Take this pink ribbon off my eyes...

It truly is amazing how people try to treat pregnant women as if they are china dolls who will break in the slightest wind.  As I've gotten bigger, people seem more and more concerned with my health and not wanting me to work too hard. I'm sure if I rode buses, people would be trying to give me their seats. Don't get me wrong, I appreciate the concern and respect that these things imply!  But I think there is an unspoken rule in our society that pregnant women must be catered to at all moments.  We are told to rest as much as possible, demand foot rubs from our husbands every day as a "reward" of sorts from carrying their children, and turn up our noses when someone smokes within a 1-mile radius of our tender tummies.  I've gotten a vibe a number of times, especially from Brent's male (and often unmarried) friends, that they are shocked that he does not cater to me hand and foot.  The few times someone has actually said something, I usually respond, "I'm pregnant, not dead!"  I often had people tell me that I was a "trooper" for going out on the town with our friends, when everyone is having a grand time drinking and I'm double-fisting my Shirley Temple and water :)  It surprises people that I would rather go out and have the best time I can than play the "pregnancy card" and make us both stay home.  And that surprises me.

Granted, I went through a phase early in my pregnancy when I wanted to be treated like a princess and adored by everyone for the miracle of life growing inside my belly.  Who wouldn't?  But I've come to realize that treating myself like an accident waiting to happen, or enjoying it when others treat me that way, does nothing to mature me as a woman.  Sure, there will probably come a time, not too long from now, when certain things simply harder for me to do, and I may need some extra help.  But a slower, less active final month or so doesn't mean that I am helpless now.  As the weeks have worn on, I've shifted from wanting to be treated as "special" to pushing myself to take on challenges, however small.  

And I'm aware that I've had a really easy pregnancy, so maybe this is all too easy for me to say.  But, I'm no longer sure that an easy pregnancy is the great blessing I've been saying it is, even though I'm incredibly grateful for it.  I might have learned more during these past 6 months had I been sick as a dog!  I've come to see more and more that the greatest blessings come in the most painful of wrappings -- which is just one of many reasons I am praying for the opportunity to have a natural childbirth come November.  I can't control what will happen, but I'm hopeful that I will have the chance to face one of the greatest challenges there is, and to experience the great blessing that I know lies in walking through that challenge with God.

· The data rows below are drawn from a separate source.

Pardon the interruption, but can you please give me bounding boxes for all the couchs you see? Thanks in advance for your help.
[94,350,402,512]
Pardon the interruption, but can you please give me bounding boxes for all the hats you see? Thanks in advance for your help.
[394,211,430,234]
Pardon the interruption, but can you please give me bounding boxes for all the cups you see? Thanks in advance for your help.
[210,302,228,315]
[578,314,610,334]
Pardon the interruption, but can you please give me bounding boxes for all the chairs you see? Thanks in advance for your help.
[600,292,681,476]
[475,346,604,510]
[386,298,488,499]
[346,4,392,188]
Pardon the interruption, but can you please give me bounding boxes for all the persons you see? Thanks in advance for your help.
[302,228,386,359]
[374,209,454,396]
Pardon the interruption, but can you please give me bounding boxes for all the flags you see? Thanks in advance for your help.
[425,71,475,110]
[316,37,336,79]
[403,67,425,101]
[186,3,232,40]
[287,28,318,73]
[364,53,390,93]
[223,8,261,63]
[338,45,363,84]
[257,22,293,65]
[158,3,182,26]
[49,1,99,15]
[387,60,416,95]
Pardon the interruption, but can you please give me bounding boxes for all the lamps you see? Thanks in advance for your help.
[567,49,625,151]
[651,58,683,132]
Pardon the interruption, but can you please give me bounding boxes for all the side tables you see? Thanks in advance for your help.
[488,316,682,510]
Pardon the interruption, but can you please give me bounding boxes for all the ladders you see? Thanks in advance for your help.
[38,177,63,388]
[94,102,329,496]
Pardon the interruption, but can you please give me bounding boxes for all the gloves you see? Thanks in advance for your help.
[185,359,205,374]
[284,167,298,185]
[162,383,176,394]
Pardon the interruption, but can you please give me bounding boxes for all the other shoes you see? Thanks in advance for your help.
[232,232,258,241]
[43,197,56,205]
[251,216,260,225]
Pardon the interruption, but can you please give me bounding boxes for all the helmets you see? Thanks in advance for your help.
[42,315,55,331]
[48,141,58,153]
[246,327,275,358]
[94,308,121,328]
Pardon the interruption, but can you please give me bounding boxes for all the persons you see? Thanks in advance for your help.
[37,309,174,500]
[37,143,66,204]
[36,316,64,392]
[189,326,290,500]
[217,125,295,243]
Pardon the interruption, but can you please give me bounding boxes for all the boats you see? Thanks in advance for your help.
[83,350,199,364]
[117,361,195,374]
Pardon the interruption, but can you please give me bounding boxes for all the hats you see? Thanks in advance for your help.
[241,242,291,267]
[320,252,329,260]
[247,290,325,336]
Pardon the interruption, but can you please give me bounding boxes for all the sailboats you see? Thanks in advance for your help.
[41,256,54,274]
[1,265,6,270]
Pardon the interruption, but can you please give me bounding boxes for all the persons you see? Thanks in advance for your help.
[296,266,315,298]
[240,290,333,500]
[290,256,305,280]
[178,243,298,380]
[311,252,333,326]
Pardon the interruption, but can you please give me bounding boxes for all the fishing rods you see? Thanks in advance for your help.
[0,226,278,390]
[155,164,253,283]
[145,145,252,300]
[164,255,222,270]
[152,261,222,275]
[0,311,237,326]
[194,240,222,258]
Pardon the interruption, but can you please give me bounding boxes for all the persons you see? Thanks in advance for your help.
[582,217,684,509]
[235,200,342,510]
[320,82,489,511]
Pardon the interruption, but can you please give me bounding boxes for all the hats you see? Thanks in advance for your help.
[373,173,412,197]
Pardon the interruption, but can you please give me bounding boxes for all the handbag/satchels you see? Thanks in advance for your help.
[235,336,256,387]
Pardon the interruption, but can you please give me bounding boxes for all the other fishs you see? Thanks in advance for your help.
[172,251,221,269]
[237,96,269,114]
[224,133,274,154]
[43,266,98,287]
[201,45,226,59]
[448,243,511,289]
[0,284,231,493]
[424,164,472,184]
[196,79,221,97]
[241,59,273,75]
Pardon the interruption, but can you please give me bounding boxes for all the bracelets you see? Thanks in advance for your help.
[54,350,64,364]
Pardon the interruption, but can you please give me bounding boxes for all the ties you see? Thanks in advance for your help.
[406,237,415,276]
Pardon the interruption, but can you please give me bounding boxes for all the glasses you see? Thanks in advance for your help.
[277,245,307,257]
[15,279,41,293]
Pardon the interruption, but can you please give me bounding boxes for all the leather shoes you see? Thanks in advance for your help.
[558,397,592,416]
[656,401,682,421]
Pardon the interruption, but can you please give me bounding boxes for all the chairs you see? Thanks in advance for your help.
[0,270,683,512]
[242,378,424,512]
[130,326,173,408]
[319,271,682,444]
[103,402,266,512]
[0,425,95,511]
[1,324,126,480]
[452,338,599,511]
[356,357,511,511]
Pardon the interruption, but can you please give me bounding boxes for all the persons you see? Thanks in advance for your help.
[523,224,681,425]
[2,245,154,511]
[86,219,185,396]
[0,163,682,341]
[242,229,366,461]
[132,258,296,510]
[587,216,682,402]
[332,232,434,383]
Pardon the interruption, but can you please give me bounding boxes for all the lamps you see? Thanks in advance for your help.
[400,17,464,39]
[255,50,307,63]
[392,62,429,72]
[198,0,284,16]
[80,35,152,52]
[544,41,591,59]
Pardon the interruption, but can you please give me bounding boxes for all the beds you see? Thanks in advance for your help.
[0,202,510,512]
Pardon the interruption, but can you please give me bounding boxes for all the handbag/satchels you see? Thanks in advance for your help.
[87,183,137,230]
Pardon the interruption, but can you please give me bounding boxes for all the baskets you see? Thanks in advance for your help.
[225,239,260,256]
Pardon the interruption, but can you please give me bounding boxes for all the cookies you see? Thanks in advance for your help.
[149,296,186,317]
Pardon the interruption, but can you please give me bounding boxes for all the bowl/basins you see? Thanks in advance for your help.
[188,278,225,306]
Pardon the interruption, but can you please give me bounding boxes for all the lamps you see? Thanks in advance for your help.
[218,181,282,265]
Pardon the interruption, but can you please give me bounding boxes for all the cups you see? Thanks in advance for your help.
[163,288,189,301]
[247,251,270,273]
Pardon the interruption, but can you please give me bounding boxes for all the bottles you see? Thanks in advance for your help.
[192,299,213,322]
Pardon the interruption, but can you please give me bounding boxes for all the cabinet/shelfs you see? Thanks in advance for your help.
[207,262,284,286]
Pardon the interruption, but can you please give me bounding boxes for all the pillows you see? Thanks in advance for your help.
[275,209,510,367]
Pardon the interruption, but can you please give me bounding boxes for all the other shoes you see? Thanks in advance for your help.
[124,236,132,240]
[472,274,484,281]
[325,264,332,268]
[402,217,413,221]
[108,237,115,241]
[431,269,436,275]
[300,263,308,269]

This is all to say that while I think pregnant women should certainly take care of themselves, I also think that this attitude of catering to our every need really does us a disservice.  The very concept of having time to be catered to must be a fairly new one; certainly pioneer men couldn't be expected to be giving footrubs to their pregnant wives on the Oregon Trail.  When simple survival took everything a couple had, there was no time for putting feet up on the couch (and no couch to begin with!)  While we look back at those more "difficult" times as primitive, something not to be returned to, I wonder if our easy lives are really the great blessing they seem.  Are we exchanging great spiritual and emotional blessings for fleeting physical ones?